Request: Turn the stretch of lines from the one containing "How much space do" through the end of the source data into a JSON list of strings, one string per line, with blank lines omitted. Include only these lines.
== Data listing ==
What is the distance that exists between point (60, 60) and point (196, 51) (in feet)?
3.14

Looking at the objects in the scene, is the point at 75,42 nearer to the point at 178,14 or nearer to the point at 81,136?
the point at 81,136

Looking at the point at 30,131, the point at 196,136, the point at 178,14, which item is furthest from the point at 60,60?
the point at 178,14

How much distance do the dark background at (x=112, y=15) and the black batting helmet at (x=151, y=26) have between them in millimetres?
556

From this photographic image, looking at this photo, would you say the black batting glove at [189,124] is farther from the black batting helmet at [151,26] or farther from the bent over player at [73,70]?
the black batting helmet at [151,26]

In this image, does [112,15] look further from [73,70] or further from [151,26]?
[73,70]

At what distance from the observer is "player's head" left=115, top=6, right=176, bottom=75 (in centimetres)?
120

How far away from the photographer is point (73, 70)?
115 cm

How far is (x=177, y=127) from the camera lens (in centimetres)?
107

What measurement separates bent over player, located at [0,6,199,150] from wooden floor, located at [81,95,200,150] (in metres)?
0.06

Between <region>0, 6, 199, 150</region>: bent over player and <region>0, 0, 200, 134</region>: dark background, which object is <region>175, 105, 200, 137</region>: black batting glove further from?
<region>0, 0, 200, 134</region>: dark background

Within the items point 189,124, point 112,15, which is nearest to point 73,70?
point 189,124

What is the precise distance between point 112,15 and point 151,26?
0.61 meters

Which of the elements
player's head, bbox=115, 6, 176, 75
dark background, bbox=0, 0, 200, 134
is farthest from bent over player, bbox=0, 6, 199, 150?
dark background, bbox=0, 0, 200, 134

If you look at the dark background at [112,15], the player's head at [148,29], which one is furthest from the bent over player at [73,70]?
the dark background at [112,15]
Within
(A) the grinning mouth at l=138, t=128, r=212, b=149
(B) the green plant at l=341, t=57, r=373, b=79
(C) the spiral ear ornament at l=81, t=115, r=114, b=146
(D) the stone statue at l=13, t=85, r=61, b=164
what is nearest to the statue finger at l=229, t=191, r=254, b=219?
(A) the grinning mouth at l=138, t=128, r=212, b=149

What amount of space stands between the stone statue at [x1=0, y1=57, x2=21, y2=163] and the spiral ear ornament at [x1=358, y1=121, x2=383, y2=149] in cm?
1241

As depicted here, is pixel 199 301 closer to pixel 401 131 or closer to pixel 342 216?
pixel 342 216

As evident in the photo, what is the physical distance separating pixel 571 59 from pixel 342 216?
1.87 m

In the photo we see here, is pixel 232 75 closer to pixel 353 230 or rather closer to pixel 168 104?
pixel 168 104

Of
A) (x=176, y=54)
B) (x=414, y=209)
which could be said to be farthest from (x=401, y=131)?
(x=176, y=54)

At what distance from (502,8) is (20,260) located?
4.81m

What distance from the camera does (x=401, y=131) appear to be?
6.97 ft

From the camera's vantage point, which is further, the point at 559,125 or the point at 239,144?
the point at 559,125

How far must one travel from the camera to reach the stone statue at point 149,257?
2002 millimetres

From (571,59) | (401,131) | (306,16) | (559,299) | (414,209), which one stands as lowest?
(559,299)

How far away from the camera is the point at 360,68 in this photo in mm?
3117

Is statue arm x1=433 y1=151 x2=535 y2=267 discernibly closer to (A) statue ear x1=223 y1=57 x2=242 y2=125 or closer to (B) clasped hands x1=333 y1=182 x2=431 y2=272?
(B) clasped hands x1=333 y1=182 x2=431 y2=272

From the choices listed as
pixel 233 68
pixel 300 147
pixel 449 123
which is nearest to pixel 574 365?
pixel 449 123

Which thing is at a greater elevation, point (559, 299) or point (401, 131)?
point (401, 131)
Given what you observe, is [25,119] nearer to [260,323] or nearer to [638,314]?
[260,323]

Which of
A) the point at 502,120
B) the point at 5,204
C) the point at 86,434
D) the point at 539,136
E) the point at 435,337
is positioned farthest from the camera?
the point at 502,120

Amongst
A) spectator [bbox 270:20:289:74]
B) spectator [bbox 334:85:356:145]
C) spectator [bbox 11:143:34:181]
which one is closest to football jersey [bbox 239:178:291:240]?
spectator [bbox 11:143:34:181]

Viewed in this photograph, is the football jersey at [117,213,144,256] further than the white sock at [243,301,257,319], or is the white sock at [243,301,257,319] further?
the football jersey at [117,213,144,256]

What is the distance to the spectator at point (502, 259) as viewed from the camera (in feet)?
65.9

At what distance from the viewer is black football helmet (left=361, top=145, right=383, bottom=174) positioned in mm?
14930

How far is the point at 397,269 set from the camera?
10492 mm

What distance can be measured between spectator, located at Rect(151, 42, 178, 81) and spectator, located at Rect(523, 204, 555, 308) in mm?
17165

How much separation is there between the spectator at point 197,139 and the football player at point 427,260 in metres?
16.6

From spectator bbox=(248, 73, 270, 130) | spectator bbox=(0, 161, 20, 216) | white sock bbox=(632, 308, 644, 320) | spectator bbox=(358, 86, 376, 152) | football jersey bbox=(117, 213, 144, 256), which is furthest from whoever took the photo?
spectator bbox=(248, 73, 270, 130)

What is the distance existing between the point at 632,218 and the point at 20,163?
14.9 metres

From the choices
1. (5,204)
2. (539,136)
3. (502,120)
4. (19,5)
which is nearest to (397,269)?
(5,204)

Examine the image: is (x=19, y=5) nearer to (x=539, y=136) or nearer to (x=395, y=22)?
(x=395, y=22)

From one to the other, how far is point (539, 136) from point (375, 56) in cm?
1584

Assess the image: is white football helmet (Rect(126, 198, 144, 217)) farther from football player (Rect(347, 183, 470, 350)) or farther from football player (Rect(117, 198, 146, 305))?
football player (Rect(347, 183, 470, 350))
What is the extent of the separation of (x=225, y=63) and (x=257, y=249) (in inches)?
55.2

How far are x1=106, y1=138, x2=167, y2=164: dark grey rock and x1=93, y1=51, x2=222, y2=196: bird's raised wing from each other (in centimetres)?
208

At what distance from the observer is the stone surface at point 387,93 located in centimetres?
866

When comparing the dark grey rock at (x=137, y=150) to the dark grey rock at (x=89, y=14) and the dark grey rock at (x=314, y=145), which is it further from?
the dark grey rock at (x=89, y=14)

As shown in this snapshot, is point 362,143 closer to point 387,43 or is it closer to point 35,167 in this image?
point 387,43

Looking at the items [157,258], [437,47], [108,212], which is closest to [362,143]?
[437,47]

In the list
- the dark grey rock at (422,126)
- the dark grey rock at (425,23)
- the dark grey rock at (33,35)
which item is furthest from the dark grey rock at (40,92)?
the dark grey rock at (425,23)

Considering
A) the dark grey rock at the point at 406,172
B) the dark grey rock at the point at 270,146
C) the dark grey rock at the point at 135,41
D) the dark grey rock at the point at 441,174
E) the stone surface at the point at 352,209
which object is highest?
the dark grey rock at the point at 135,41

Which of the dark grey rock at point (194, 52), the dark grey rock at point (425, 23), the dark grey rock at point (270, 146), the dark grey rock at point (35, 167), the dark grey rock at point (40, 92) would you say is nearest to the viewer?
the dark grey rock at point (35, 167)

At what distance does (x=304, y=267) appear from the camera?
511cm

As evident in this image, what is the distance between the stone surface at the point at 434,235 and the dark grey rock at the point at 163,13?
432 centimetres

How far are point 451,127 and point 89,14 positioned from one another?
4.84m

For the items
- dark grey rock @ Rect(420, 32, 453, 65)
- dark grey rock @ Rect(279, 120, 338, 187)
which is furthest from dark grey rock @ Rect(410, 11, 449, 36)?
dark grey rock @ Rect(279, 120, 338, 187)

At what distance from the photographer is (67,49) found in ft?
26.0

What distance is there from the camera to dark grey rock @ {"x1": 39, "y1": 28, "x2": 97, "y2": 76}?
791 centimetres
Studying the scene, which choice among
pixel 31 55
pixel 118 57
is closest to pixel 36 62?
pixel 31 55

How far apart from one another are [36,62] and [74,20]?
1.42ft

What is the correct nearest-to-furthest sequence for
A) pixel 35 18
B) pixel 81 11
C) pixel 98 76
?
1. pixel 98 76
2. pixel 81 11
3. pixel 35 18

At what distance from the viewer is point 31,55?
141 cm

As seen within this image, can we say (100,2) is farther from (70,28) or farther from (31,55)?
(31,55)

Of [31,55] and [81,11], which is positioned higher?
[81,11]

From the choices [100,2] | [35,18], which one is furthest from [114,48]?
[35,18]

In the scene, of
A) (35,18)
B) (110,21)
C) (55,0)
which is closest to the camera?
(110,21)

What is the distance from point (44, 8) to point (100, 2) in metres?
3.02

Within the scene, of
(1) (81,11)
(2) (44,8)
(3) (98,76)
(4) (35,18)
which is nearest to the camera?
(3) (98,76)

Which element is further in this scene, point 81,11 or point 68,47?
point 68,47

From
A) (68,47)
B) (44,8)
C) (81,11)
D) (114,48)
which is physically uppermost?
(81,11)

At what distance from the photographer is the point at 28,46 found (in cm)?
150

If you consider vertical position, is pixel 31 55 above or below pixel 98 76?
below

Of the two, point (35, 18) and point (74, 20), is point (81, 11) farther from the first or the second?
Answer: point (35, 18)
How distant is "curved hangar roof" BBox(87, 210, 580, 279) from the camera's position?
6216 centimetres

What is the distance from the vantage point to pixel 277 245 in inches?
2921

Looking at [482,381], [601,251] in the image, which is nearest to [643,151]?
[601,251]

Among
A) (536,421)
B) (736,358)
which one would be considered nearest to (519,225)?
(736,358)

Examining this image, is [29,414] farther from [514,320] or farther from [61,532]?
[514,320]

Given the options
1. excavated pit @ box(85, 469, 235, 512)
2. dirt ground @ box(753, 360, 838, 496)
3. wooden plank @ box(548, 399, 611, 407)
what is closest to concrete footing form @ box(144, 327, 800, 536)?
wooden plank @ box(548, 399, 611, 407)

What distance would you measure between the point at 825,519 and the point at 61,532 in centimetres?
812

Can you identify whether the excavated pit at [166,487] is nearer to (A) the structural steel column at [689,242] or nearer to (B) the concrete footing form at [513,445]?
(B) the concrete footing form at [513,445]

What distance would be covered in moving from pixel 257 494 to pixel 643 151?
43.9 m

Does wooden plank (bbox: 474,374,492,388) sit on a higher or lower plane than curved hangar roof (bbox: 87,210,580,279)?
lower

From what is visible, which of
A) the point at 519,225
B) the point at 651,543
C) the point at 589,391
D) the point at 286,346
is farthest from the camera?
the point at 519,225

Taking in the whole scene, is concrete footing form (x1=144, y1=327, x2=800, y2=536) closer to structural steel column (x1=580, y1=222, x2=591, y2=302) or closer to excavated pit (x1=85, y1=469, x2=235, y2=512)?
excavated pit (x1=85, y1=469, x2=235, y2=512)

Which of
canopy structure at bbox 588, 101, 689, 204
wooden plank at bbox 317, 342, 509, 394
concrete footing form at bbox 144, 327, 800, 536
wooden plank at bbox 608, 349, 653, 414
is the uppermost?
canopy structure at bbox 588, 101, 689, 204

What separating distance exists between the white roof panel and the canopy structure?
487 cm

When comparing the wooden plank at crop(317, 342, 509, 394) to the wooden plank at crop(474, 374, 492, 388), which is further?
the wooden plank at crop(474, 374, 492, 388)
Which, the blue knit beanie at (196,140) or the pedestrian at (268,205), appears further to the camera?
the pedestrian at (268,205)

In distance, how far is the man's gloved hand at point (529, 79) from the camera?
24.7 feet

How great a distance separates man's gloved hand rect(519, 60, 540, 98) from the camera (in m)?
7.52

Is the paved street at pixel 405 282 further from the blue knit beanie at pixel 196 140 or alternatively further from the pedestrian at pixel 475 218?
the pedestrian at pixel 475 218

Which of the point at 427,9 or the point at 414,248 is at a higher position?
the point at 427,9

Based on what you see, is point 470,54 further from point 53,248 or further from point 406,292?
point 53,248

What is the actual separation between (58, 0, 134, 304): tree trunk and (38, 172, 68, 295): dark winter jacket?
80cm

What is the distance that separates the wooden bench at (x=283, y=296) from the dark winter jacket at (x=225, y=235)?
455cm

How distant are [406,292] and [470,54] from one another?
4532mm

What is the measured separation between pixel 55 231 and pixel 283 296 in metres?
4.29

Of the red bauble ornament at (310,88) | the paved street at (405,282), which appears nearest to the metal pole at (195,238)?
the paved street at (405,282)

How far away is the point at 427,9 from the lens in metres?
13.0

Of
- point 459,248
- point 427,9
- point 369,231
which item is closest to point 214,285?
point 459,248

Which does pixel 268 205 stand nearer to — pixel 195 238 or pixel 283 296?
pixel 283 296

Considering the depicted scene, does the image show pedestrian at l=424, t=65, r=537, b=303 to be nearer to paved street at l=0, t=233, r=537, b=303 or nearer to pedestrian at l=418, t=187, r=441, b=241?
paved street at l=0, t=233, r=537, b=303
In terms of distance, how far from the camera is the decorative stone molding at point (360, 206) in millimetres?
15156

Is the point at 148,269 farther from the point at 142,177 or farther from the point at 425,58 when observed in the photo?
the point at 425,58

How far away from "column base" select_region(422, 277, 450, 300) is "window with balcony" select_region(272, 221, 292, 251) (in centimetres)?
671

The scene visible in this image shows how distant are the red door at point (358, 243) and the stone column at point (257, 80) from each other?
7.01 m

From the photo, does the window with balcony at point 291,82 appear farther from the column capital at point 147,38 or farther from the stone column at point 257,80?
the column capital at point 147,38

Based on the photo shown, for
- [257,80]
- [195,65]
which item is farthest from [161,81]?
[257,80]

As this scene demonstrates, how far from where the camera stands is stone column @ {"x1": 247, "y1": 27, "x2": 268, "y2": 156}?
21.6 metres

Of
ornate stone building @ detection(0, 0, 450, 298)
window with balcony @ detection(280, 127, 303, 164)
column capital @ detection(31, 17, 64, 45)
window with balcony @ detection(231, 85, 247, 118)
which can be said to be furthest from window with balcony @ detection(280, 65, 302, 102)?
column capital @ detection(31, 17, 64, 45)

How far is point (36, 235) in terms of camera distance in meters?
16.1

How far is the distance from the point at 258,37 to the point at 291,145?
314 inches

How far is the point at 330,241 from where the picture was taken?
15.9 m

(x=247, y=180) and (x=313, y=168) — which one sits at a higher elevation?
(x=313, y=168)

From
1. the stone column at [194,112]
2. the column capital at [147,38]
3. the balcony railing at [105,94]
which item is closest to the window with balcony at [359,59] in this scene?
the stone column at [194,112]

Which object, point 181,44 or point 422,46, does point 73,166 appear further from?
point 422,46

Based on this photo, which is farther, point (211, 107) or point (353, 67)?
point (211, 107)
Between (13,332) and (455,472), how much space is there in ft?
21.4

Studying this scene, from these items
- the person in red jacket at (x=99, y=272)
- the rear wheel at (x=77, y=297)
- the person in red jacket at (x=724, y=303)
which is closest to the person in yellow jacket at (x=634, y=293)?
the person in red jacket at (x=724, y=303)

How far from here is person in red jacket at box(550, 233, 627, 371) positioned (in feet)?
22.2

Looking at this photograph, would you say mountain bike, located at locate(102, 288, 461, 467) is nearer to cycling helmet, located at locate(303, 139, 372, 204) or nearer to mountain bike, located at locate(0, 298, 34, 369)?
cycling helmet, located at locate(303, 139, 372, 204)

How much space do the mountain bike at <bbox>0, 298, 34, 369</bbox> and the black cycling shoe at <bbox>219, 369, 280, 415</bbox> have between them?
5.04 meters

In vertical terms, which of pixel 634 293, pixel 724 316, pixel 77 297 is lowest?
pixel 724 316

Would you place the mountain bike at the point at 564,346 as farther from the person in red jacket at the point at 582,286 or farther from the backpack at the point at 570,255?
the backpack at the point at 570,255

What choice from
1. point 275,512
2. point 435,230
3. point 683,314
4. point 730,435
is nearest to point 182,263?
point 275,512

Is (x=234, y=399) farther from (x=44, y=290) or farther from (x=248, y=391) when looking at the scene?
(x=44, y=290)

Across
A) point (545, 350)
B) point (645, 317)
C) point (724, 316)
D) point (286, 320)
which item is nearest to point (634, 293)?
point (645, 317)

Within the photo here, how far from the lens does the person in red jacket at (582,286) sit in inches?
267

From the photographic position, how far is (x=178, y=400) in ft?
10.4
===
Result below:
[
  "How much space do the mountain bike at <bbox>0, 298, 34, 369</bbox> and the black cycling shoe at <bbox>219, 369, 280, 415</bbox> have between them?",
  "5.04 meters",
  "In vertical terms, which of pixel 634 293, pixel 724 316, pixel 77 297 is lowest?",
  "pixel 724 316",
  "Would you place the mountain bike at the point at 564,346 as farther from the person in red jacket at the point at 582,286 or farther from the backpack at the point at 570,255?",
  "the backpack at the point at 570,255",
  "What choice from",
  "1. point 275,512",
  "2. point 435,230",
  "3. point 683,314",
  "4. point 730,435",
  "is nearest to point 182,263?",
  "point 275,512",
  "Is (x=234, y=399) farther from (x=44, y=290) or farther from (x=248, y=391) when looking at the scene?",
  "(x=44, y=290)",
  "Across",
  "A) point (545, 350)",
  "B) point (645, 317)",
  "C) point (724, 316)",
  "D) point (286, 320)",
  "which item is nearest to point (634, 293)?",
  "point (645, 317)",
  "Within the photo here, how far from the lens does the person in red jacket at (582,286) sit in inches?",
  "267",
  "From the photographic position, how far is (x=178, y=400) in ft?",
  "10.4"
]